Q. 8. XY is a line parallel to side BC of a triangle ABC. If BE || AC and CF || AB meet XY at E and F respectively, show that
ar(ΔABE) = ar(ΔAC)
Solution:
Given: XY || BC, BE || AC and CF || AB
To show: ar(ΔABE) = ar(ΔAC)
Proof:
BCYE is a ||gm as ΔABE and ||gm BCYE are on the same base BE and between the same parallel lines BE and AC.
∴, ar(ABE) = ½ ar(BCYE) … (1)
Now,
CF || AB and XY || BC
⇒ CF || AB and XF || BC
⇒ BCFX is a parallelogram
As ΔACF and ||gm BCFX are on the same base CF and in-between the same parallel AB and FC.
∴, ar (ΔACF)= ½ ar (BCFX) … (2)
But,
||gm BCFX and ||gm BCYE are on the same base BC and between the same parallels BC and EF.
∴, ar (BCFX) = ar(BCYE) … (3)
From (1) , (2) and (3) , we get
ar (ΔABE) = ar(ΔACF)
⇒ ar(BEYC) = ar(BXFC)
As the parallelograms are on the same base BC and in-between the same parallels EF and BC…..(4)
Also,
△AEB and ||gm BEYC is on the same base BE and in-between the same parallels BE and AC.
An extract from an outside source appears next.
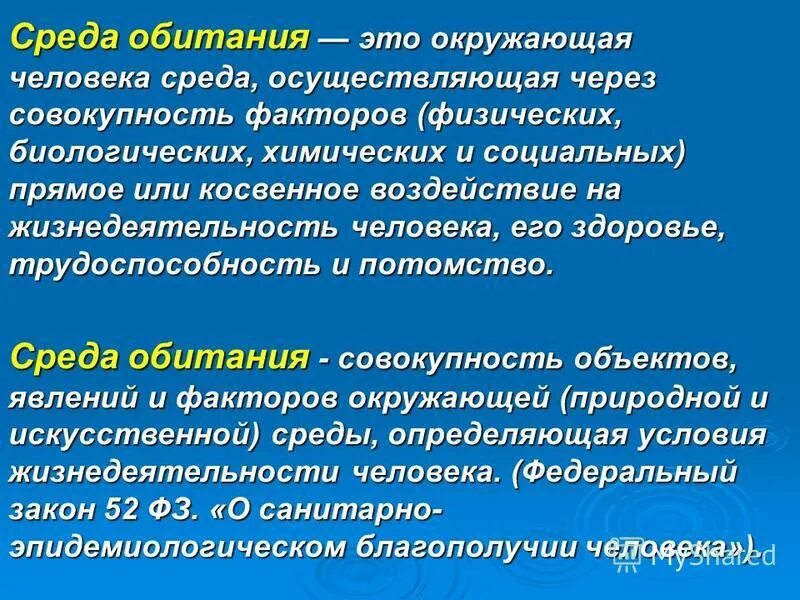 Среда обитания — это окружающая человека среда, осуществляющая через совокупность факторов (физических, биологических, химических и социальных) прямое или косвенное воздействие на жизнедеятельность человека, его здоровье, трудоспособность и потомство.

Среда обитания - совокупность объектов, явлений и факторов окружающей (природной и искусственной) среды, определяющая условия жизнедеятельности человека. (Федеральный закон 52 ФЗ. «О санитарно-эпидемиологическом благополучии человека»).

MyShared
⇒ ar(△AEB) = ½ ar(BEYC) ……(5)
Similarly,
△ACF and ||gm BXFC on the same base CF and between the same parallels CF and AB.
⇒ ar(△ ACF) = ½ ar(BXFC) ……..(6)
From (4), (5) and (6),
ar(△AEB) = ar(△ACF)
Q.9. Parallelogram ABCD and rectangle ABEF are on the same base AB and have equal areas. Show that the perimeter of the parallelogram is greater than that of the rectangle.
Solution:
Given,
||gm ABCD and a rectangle ABEF have the same base AB and equal areas.
To prove,
The perimeter of ||gm ABCD is greater than the perimeter of rectangle ABEF.
Proof,
As we know, the opposite sides of a||gm and rectangle are equal.
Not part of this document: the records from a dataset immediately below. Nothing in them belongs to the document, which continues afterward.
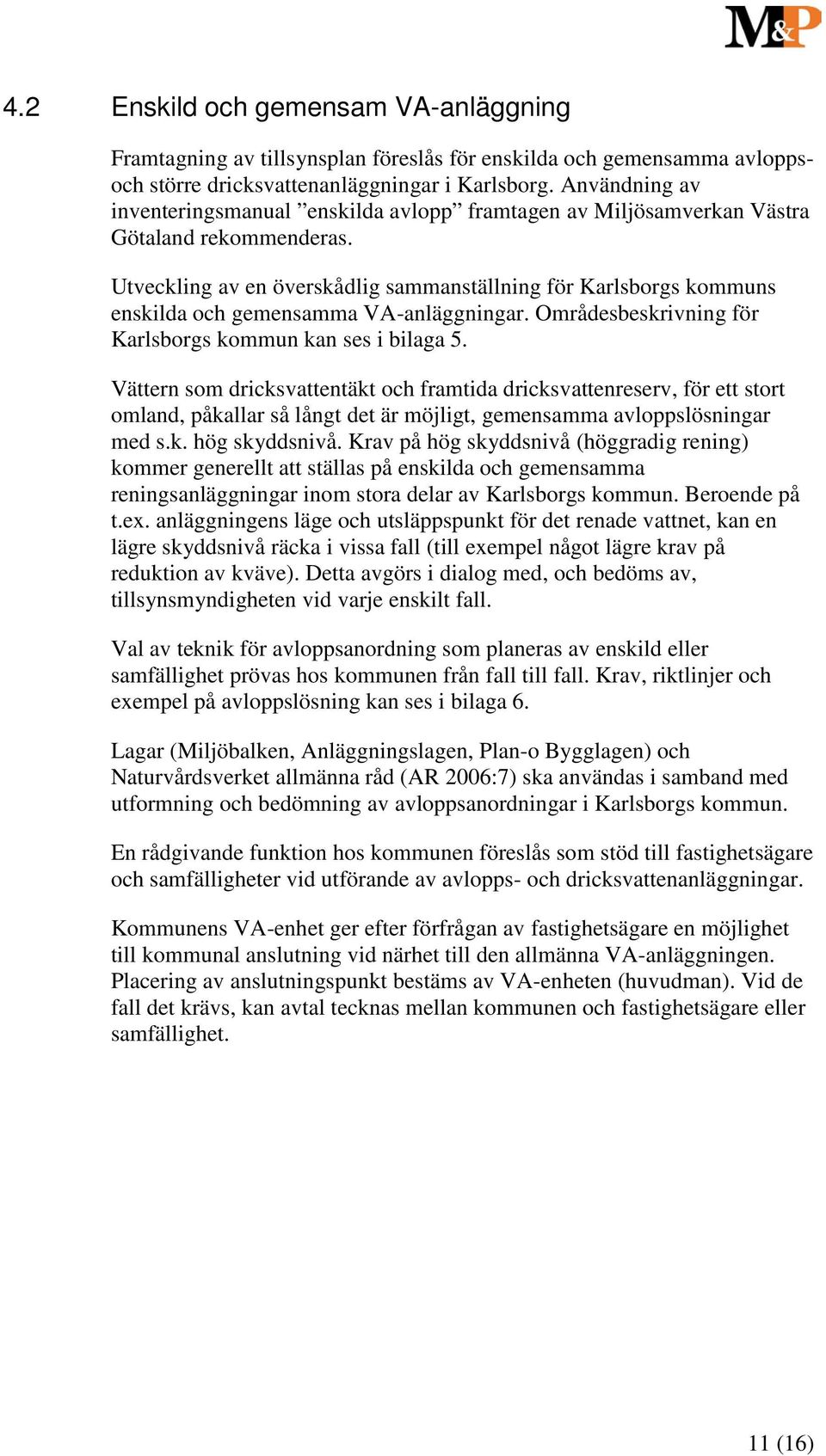 M&P

4.2 Enskild och gemensam VA-anläggning

Framtagning av tillsynsplan föreslås för enskilda och gemensamma avlopps- och större dricksvattenanläggningar i Karlsborg. Användning av inventeringsmanual ”enskilda avlopp” framtagen av Miljösamverkan Västra Götaland rekommenderas.

Utveckling av en överskådlig sammanställning för Karlsborgs kommuns enskilda och gemensamma VA-anläggningar. Områdesbeskrivning för Karlsborgs kommun kan ses i bilaga 5.

Vättern som dricksvattentäkt och framtida dricksvattenreserv, för ett stort omland, påkallar så långt det är möjligt, gemensamma avloppslösningar med s.k. hög skyddsnivå. Krav på hög skyddsnivå (höggradig rening) kommer generellt att ställas på enskilda och gemensamma reningsanläggningar inom stora delar av Karlsborgs kommun. Beroende på t.ex. anläggningens läge och utsläppspunkt för det renade vattnet, kan en lägre skyddsnivå räcka i vissa fall (till exempel något lägre krav på reduktion av kväve). Detta avgörs i dialog med, och bedöms av, tillsynsmyndigheten vid varje enskilt fall.

Val av teknik för avloppsanordning som planeras av enskild eller samfällighet prövas hos kommunen från fall till fall. Krav, riktlinjer och exempel på avloppslösning kan ses i bilaga 6.

Lagar (Miljöbalken, Anläggningslagen, Plan-o Bygglagen) och Naturvårdsverket allmänna råd (AR 2006:7) ska användas i samband med utformning och bedömning av avloppsanordningar i Karlsborgs kommun.

En rådgivande funktion hos kommunen föreslås som stöd till fastighetsägare och samfälligheter vid utförande av avlopps- och dricksvattenanläggningar.

Kommunens VA-enhet ger efter förfrågan av fastighetsägare en möjlighet till kommunal anslutning vid närhet till den allmänna VA-anläggningen. Placering av anslutningspunkt bestäms av VA-enheten (huvudman). Vid de fall det krävs, kan avtal tecknas mellan kommunen och fastighetsägare eller samfällighet.

11 (16)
AB = DC [As ABCD is a ||gm]
and, AB = EF [As ABEF is a rectangle]
DC = EF … (i)
Adding AB on both sides, we get,
⇒ AB + DC = AB + EF … (ii)
As we know, the perpendicular segment is the shortest of all the segments that can be drawn to a given line from a point not lying on it.
BE < BC and AF < AD
⇒ BC > BE and AD > AF
⇒ BC + AD > BE + AF … (iii)
Adding (ii) and (iii), we get
AB + DC + BC + AD > AB + EF + BE + AF
⇒ AB + BC + CD + DA > AB + BE + EF + FA
⇒ perimeter of ||gm ABCD > perimeter of rectangle ABEF.
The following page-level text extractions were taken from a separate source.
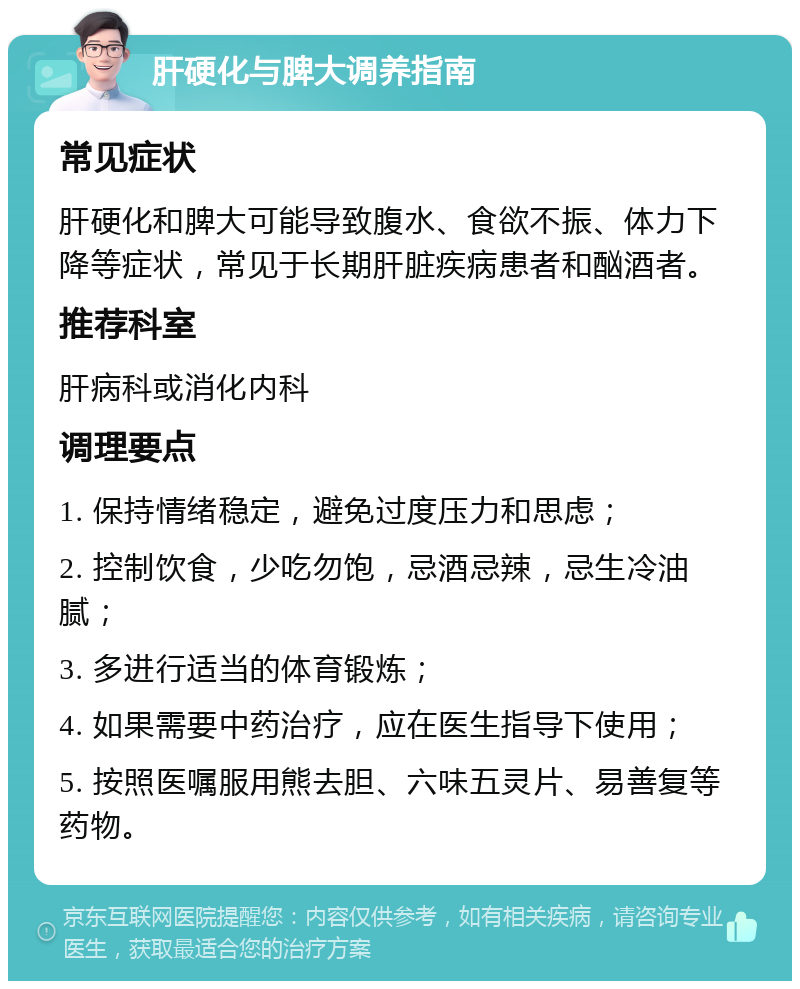 肝硬化与脾大调养指南

常见症状

肝硬化和脾大可能导致腹水、食欲不振、体力下降等症状，常见于长期肝脏疾病患者和酗酒者。

推荐科室

肝病科或消化内科

调理要点

1. 保持情绪稳定，避免过度压力和思虑；

2. 控制饮食，少吃勿饱，忌酒忌辣，忌生冷油腻；

3. 多进行适当的体育锻炼；

4. 如果需要中药治疗，应在医生指导下使用；

5. 按照医嘱服用熊去胆、六味五灵片、易善复等药物。

京东互联网医院提醒您：内容仅供参考，如有相关疾病，请咨询专业医生，获取最适合您的治疗方案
The perimeter of the parallelogram is greater than that of the rectangle.
Hence Proved.
Q.10. Diagonals AC and BD of a quadrilateral ABCD intersect each other at P. Show that
ar (APB) × ar (CPD) = ar (APD) × ar (BPC).
[Hint: From A and C, draw perpendiculars to BD.]
Solution:
Given: The diagonal AC and BD of the quadrilateral ABCD, intersect each other at point E.
Construction:
From A, draw AM perpendicular to BD
From C, draw CN perpendicular to BD
To Prove: ar(ΔAED) ar(ΔBEC) = ar (ΔABE) ar (ΔCDE)
Proof:
ar(ΔABE) = ½ ×BE×AM………….. (i)
ar(ΔAED) = ½ ×DE×AM………….. (ii)
Dividing eq. (ii) by (i) , we get,
ar(ΔAED)/ar(ΔABE) = [1/2×DE×AM]/1/2×BE×Am]
= DE/BE ………..(iii)
Similarly,
ar(ΔCDE)/ar(ΔBEC) = DE/BE …….(iv)
From eq. (iii) and (iv), we get;
ar(ΔAED)/ar(ΔABE) = ar(ΔCDE)/ar(ΔBEC)
= ar(ΔAED) × ar(ΔBEC) = ar (ΔABE) × ar (ΔCDE)
Hence proved.